Dtermine your priorities, set your goals, and work your behind off to accomplish them.

A Nursing career can provide you and your family with a good life, but there are other routes to happiness. Don't give up if this career is really what your want, but be realistic and spend time thinking about what is best for your heart and soul.

All the positive vibes I can send to another person!!!

All Over Again

Rebel Without a Clue and a $10 an hour job

Specializes in Critical Care.

Thank you for sharing your experience with the hospital and board of nursing. I've always been skeptical of the BON and when I'd get the seasonal newsletter it seemed to me just to be a scarlet letter. All it really had was a list of people who been disciplined for a various reasons, seemed really punitive in nature.

You are not a failure and definetely not a high school dropout! Remember not to listen to family members that have been abusive in the past and critical now. They are not your friend and aren't helping you such as your mom criticizing you. You are not alone with nurses dealing with effects of abuse, it seems to be a classic background for nurses and other helping professions! Also anxiety and depression are rampant among nurses, as many take or know others who take meds to deal with this.

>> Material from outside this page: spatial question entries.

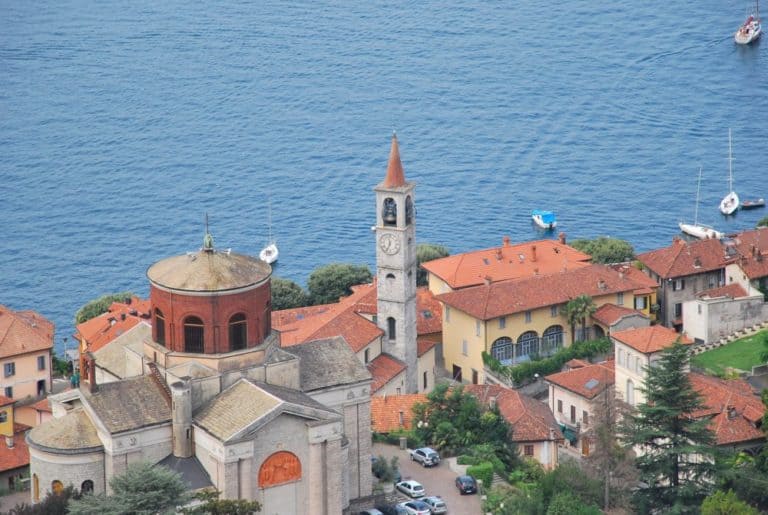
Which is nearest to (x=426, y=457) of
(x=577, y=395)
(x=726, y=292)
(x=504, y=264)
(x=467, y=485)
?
(x=467, y=485)

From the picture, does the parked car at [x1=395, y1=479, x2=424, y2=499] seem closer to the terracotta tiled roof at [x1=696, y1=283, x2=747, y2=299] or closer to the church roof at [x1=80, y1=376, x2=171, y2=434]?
the church roof at [x1=80, y1=376, x2=171, y2=434]

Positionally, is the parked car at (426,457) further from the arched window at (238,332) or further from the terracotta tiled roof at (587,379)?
the terracotta tiled roof at (587,379)

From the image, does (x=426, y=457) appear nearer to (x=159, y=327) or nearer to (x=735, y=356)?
(x=159, y=327)

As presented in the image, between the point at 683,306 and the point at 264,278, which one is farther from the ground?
the point at 264,278

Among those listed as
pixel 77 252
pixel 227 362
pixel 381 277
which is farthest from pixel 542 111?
pixel 227 362

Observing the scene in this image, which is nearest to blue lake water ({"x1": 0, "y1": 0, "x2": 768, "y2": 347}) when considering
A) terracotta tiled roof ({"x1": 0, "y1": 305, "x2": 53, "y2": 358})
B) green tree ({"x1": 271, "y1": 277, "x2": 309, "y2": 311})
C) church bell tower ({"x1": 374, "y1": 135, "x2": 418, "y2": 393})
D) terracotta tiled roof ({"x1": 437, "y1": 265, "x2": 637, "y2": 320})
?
green tree ({"x1": 271, "y1": 277, "x2": 309, "y2": 311})

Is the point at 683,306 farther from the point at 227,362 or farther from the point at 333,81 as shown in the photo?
the point at 333,81
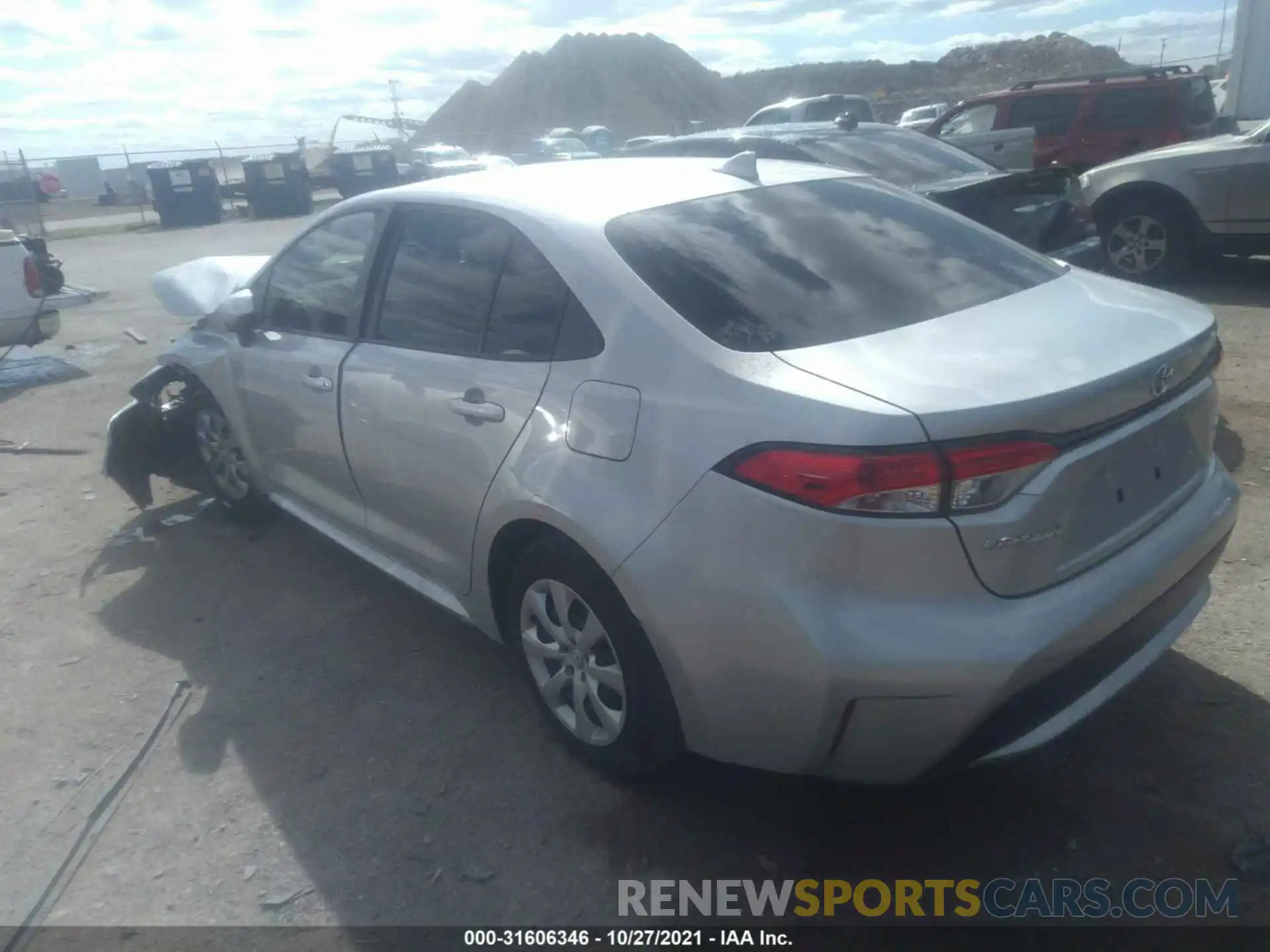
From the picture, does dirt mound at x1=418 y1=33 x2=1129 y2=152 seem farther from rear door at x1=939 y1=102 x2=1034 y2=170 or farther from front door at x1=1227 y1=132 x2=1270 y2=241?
front door at x1=1227 y1=132 x2=1270 y2=241

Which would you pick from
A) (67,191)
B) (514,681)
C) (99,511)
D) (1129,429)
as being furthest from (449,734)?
(67,191)

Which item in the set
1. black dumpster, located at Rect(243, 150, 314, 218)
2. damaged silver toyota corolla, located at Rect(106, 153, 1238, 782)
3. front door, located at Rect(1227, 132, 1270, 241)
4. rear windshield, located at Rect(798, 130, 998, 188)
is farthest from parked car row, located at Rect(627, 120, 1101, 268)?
black dumpster, located at Rect(243, 150, 314, 218)

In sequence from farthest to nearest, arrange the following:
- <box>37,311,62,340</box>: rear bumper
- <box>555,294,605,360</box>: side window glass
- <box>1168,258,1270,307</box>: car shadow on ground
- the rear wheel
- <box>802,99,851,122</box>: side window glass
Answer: <box>802,99,851,122</box>: side window glass
<box>37,311,62,340</box>: rear bumper
<box>1168,258,1270,307</box>: car shadow on ground
the rear wheel
<box>555,294,605,360</box>: side window glass

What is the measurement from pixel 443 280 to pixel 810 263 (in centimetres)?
124

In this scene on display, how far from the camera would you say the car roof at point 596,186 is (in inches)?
120

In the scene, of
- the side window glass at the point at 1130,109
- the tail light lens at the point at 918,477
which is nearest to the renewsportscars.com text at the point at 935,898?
the tail light lens at the point at 918,477

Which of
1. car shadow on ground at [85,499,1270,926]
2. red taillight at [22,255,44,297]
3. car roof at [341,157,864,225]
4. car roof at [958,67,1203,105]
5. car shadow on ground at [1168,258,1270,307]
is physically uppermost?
car roof at [341,157,864,225]

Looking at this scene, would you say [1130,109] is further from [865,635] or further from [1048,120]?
[865,635]

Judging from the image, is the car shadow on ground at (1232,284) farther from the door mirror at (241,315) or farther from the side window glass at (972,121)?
the door mirror at (241,315)

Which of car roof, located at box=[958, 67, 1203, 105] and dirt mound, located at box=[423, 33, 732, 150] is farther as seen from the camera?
dirt mound, located at box=[423, 33, 732, 150]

I wonder why your lawyer didn't suggest you file a complaint for the hospital firing you in violation of federal disability laws as others have questioned? Don't know if that's still a possibility after 4 years.

It sounds like you were targeted by someone who had it in for you and it started a downward spiral. But you can move forward. As I always say happiness is the best revenge.

There was a recent posting about how someone got her dream job on all nurses. It amounted to finding out about the nursing officers, hiring manangers and making contact with them bypassing human resources. Do you have any friends, coworkers, old classmates or old teachers clinical instructors that could be a reference and connect you to any openings?

Regardless if you work as a nurse again or not you can still move forward and put this behind you. Consider an alternate career as a medical coder perhaps, you could get training thru a community tech school for instance.

Good luck to you and again thank you for sharing because by sharing we help each other and can warn each other about traps and pitfalls in the nursing field, which unfortunately, there are so many!